- Co należy zrobić -
Zwróć bez żadnych zmian wiersze poniższego listingu, zaczynając od wiersza z „How far is the point” i kończąc na ostatnim wierszu listingu, oba włącznie.

________

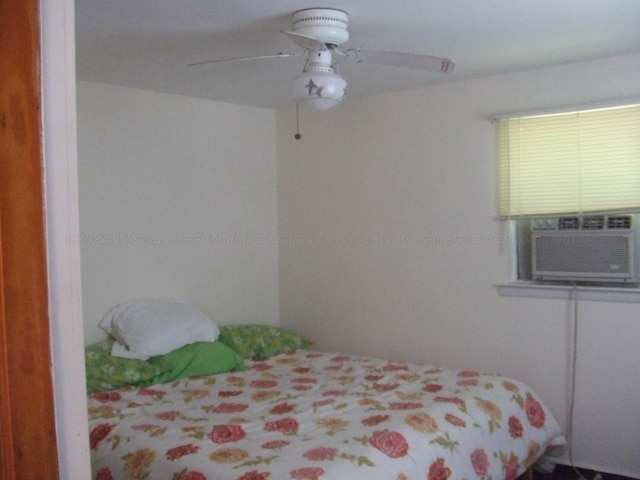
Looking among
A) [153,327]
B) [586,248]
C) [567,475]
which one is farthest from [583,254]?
[153,327]

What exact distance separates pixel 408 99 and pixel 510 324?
1.45m

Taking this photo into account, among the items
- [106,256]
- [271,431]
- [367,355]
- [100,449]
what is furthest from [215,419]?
[367,355]

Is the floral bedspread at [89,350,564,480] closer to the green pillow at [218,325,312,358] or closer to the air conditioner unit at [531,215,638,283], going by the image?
the green pillow at [218,325,312,358]

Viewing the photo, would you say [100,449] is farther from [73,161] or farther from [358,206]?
[358,206]

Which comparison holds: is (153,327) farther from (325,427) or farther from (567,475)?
(567,475)

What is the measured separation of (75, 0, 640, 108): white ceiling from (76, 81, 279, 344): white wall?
281 mm

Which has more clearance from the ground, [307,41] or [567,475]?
[307,41]

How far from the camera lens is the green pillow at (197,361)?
3.13m

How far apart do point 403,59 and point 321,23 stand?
341 mm

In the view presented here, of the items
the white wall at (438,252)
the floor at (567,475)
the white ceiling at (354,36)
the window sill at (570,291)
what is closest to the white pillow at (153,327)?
the white wall at (438,252)

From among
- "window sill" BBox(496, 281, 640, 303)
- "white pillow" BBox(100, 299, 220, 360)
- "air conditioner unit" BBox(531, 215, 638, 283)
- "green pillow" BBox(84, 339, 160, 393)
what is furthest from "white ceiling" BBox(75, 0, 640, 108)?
"green pillow" BBox(84, 339, 160, 393)

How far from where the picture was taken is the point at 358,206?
3.89 metres

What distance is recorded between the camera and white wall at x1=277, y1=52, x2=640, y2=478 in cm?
307

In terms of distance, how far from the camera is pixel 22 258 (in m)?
0.68
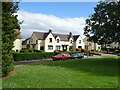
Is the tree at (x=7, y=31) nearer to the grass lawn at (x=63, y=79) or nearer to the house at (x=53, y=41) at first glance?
the grass lawn at (x=63, y=79)

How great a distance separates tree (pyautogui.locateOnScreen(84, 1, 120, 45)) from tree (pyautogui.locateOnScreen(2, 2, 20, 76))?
11.5 m

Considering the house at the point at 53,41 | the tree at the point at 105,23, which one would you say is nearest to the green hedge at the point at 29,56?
the tree at the point at 105,23

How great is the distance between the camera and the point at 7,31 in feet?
42.5

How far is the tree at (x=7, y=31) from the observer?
39.9ft

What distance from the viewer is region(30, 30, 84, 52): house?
5489 centimetres

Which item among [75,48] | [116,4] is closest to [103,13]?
[116,4]

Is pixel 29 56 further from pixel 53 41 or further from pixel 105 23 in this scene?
pixel 53 41

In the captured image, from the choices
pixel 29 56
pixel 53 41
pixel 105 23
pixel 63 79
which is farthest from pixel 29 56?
pixel 53 41

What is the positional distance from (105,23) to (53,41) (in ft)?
125

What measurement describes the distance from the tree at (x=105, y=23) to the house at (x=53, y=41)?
33.1 meters

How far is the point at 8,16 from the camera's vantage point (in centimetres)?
1309

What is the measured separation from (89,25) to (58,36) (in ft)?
119

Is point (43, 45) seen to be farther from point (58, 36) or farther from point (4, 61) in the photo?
point (4, 61)

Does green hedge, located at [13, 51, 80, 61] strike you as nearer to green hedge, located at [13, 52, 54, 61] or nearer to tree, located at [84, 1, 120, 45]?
green hedge, located at [13, 52, 54, 61]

________

- Poprawna odpowiedź -
How far is the point at 8,16 from the camera's vantage point (in centimetres)?
1309

What is the measured separation from (89,25) to (58,36) (in ft)?
119

Is point (43, 45) seen to be farther from point (58, 36) or farther from point (4, 61) in the photo?
point (4, 61)

Does green hedge, located at [13, 51, 80, 61] strike you as nearer to green hedge, located at [13, 52, 54, 61] or nearer to tree, located at [84, 1, 120, 45]?
green hedge, located at [13, 52, 54, 61]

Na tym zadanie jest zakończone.